> _What to do_:
Please format the lines below as a numbered list, leaving out the blank ones.

Supplied material start

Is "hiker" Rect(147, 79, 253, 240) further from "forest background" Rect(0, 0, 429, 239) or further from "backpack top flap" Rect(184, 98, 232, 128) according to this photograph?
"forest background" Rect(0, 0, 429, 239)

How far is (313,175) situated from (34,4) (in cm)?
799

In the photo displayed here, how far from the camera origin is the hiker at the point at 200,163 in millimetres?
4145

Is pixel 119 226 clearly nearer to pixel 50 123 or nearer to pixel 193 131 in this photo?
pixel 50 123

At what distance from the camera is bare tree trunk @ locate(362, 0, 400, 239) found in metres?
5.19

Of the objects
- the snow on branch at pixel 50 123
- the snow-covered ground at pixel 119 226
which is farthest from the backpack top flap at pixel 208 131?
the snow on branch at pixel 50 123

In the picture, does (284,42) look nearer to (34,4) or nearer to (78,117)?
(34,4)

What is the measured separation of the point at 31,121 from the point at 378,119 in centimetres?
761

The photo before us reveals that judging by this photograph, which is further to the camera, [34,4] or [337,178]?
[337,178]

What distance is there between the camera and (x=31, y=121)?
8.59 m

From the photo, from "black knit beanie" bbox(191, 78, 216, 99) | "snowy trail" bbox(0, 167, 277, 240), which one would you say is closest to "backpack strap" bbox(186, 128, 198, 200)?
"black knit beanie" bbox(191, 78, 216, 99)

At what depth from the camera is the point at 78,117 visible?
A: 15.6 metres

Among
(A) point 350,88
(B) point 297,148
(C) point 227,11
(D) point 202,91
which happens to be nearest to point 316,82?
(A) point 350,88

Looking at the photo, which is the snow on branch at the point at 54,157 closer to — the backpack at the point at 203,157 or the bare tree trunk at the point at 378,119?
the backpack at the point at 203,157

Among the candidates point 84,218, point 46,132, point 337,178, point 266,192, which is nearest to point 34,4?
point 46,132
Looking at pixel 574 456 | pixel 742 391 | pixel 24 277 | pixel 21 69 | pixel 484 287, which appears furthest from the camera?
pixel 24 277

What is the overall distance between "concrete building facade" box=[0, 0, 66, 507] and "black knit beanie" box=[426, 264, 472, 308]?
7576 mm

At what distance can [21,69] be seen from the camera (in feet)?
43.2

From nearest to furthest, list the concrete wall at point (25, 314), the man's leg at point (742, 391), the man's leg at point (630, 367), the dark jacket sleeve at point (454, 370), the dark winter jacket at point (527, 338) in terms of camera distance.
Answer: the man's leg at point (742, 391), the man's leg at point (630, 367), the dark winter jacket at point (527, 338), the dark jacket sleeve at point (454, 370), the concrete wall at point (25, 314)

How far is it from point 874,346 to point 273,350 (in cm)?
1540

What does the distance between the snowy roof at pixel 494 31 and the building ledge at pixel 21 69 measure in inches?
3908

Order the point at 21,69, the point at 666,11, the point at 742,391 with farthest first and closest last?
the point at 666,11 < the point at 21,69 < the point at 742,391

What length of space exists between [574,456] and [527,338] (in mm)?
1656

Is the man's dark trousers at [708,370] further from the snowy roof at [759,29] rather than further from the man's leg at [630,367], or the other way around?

Supplied material end

> _Result for this exercise_:
1. Is "hiker" Rect(147, 79, 253, 240) further from "forest background" Rect(0, 0, 429, 239) or further from "backpack top flap" Rect(184, 98, 232, 128) according to this photograph?
2. "forest background" Rect(0, 0, 429, 239)
3. How far is (313,175) situated from (34,4) (in cm)?
4. 799
5. In the photo displayed here, how far from the camera origin is the hiker at the point at 200,163 in millimetres?
6. 4145
7. Is pixel 119 226 clearly nearer to pixel 50 123 or nearer to pixel 193 131 in this photo?
8. pixel 50 123
9. At what distance from the camera is bare tree trunk @ locate(362, 0, 400, 239) found in metres?
10. 5.19
11. Of the objects
12. - the snow on branch at pixel 50 123
13. - the snow-covered ground at pixel 119 226
14. which is farthest from the backpack top flap at pixel 208 131?
15. the snow on branch at pixel 50 123
16. In the picture, does (284,42) look nearer to (34,4) or nearer to (78,117)?
17. (34,4)
18. What is the measured separation of the point at 31,121 from the point at 378,119 in centimetres?
19. 761
20. The photo before us reveals that judging by this photograph, which is further to the camera, [34,4] or [337,178]?
21. [337,178]
22. What distance is there between the camera and (x=31, y=121)?
23. 8.59 m
24. From the photo, from "black knit beanie" bbox(191, 78, 216, 99) | "snowy trail" bbox(0, 167, 277, 240), which one would you say is closest to "backpack strap" bbox(186, 128, 198, 200)?
25. "black knit beanie" bbox(191, 78, 216, 99)
26. At what depth from the camera is the point at 78,117 visible?
27. A: 15.6 metres
28. Among
29. (A) point 350,88
30. (B) point 297,148
31. (C) point 227,11
32. (D) point 202,91
33. which happens to be nearest to point 316,82?
34. (A) point 350,88
35. Looking at the photo, which is the snow on branch at the point at 54,157 closer to — the backpack at the point at 203,157 or the bare tree trunk at the point at 378,119?
36. the backpack at the point at 203,157
37. Among the candidates point 84,218, point 46,132, point 337,178, point 266,192, which is nearest to point 34,4?
38. point 46,132
39. Looking at pixel 574 456 | pixel 742 391 | pixel 24 277 | pixel 21 69 | pixel 484 287, which appears furthest from the camera?
40. pixel 24 277
41. What is the overall distance between "concrete building facade" box=[0, 0, 66, 507] and "black knit beanie" box=[426, 264, 472, 308]?
42. 7576 mm
43. At what distance can [21,69] be seen from the camera (in feet)?
44. 43.2
45. From nearest to furthest, list the concrete wall at point (25, 314), the man's leg at point (742, 391), the man's leg at point (630, 367), the dark jacket sleeve at point (454, 370), the dark winter jacket at point (527, 338) in terms of camera distance.
46. Answer: the man's leg at point (742, 391), the man's leg at point (630, 367), the dark winter jacket at point (527, 338), the dark jacket sleeve at point (454, 370), the concrete wall at point (25, 314)
47. How far is it from point 874,346 to point 273,350 (in cm)?
48. 1540
49. What does the distance between the snowy roof at pixel 494 31 and the building ledge at pixel 21 69 measure in inches?
50. 3908
51. Order the point at 21,69, the point at 666,11, the point at 742,391 with farthest first and closest last?
52. the point at 666,11 < the point at 21,69 < the point at 742,391
53. What length of space exists between [574,456] and [527,338] (in mm)?
54. 1656
55. Is the man's dark trousers at [708,370] further from the snowy roof at [759,29] rather than further from the man's leg at [630,367], or the other way around?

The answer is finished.